Recently, I’ve been working against Kubernetes and Helm for a while. Today, I faced a strange problem that could only be triggered in a very very specific condition. After determined what happened under the hood, I decided to write it down in case someone else needs it.
Also, BTW, to practice my English. :D
Let’s say we have a retail-api
chart that contains some normal services and deployments like others do. And mysql
chart is one of the dependencies of it.
Also, we set up GitLab CI review apps to install and upgrade the chart using helmfile. That means every new branch creates a fresh environment, including the release and its resources. Actually, we are now starting to work with review apps recently. So we choose to use $CI_COMMIT_REF_SLUG
for the environment url, also a part of the Helm release name as the doc says.
In the first few days, it works perfectly as expected, until I pushed a branch named bugfix/hook-deploy-mysql-connection-timeout
:
$ helmfile -e ${HELM_ENVIRONMENT} apply --suppress-secrets --concurrency=1
...

● Records supplied:
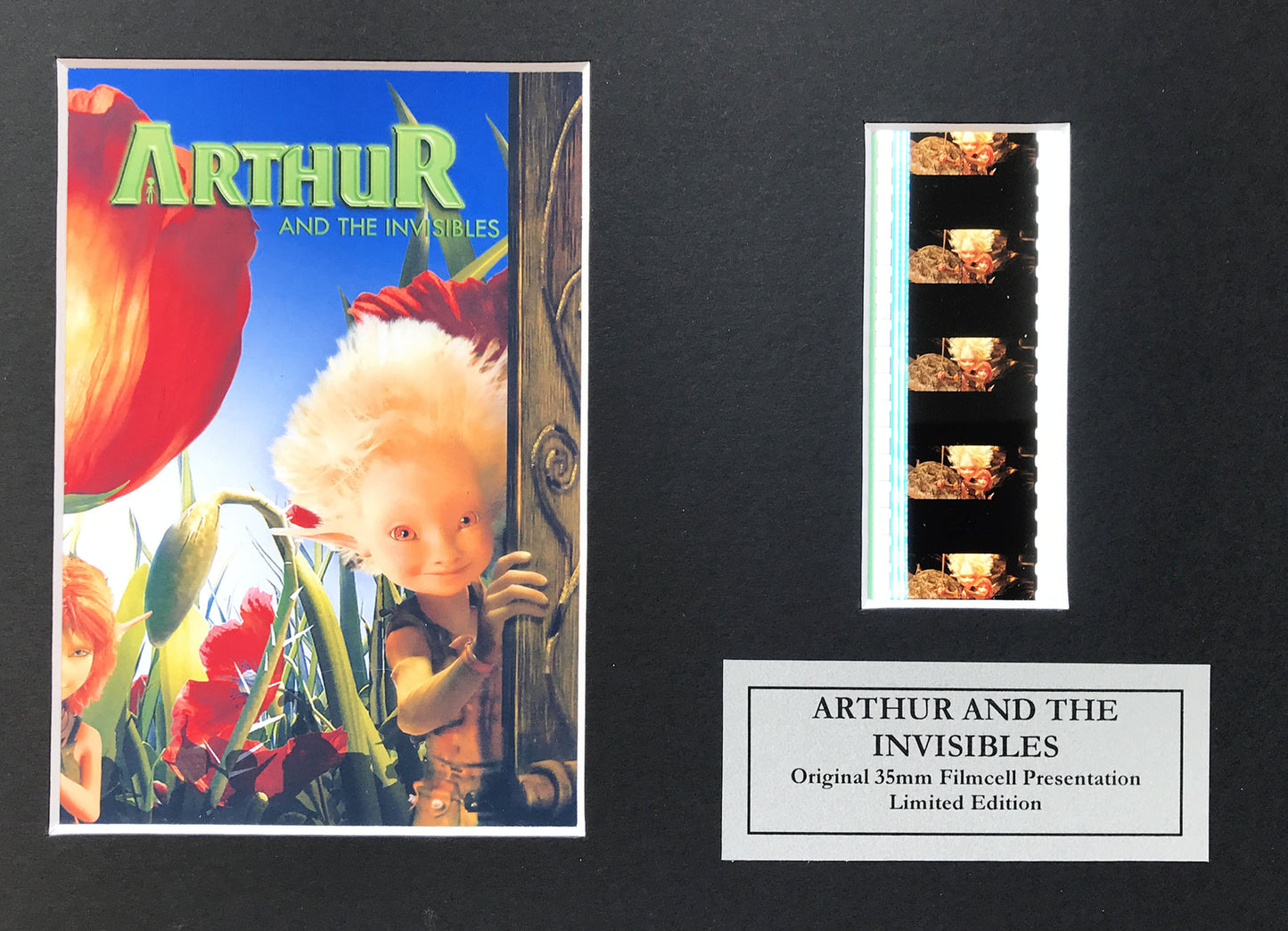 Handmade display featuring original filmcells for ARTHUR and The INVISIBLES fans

* * *

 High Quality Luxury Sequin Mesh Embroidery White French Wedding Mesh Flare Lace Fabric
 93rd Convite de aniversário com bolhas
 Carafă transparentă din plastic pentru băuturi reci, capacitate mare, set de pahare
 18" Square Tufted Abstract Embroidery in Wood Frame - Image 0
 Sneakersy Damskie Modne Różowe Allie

● Activities:
#1 Answer these questions from the Helm write-up:
(a) Which chart is a dependency of the retail-api chart?
(b) Which tool do the GitLab CI review apps use to install and upgrade the chart?
(c) What branch name did the author push?
#2 List every option flag passed to helmfile in the command shown in the Helm write-up.
#3 Pick up the Helm review-app write-up where it stops and continue it.

● Expected responses:
#1
(a) The mysql chart.
(b) helmfile.
(c) bugfix/hook-deploy-mysql-connection-timeout

#2
-e (given ${HELM_ENVIRONMENT})
--suppress-secrets
--concurrency=1

#3
Comparing release=retail-api-bugfix-hook-deploy-mysql-connection-timeout, chart=deploy/chart
in ./helmfile.yaml: failed processing release retail-api-bugfix-hook-deploy-mysql-connection-timeout: helm exited with status 1:
Error: invalid release name, must match regex ^(([A-Za-z0-9][-A-Za-z0-9_.]*)?[A-Za-z0-9])+$ and the length must not be longer than 53
Error: plugin "diff" exited with error
/root/.helm/plugins/helm-tiller/scripts/tiller.sh: line 174: 144 Killed ./bin/tiller --storage=${HELM_TILLER_STORAGE} --listen=127.0.0.1:${HELM_TILLER_PORT} ${PROBE_LISTEN_FLAG} --history-max=${HELM_TILLER_HISTORY_MAX} (wd: ~/.helm/plugins/helm-tiller)
Error: plugin "tiller" exited with error
Looks like easy to fix. I edit the helmfile.yaml
then, using functions trunc
and trimSuffix
to build a vaild release name:
releases:
- name: retail-api-{{ requiredEnv "CI_COMMIT_REF_SLUG" | trunc 32 | trimSuffix "-" }}
After so, the release name has been truncated to retail-api-bugfix-hook-deploy-mysql-connect
. Things weird started from now on, see the CI logs:
Upgrading release=retail-api-bugfix-hook-deploy-mysql-connect, chart=deploy/chart
Creating tiller namespace (if missing): tiller
Release "retail-api-bugfix-hook-deploy-mysql-connect" does not exist. Installing it now.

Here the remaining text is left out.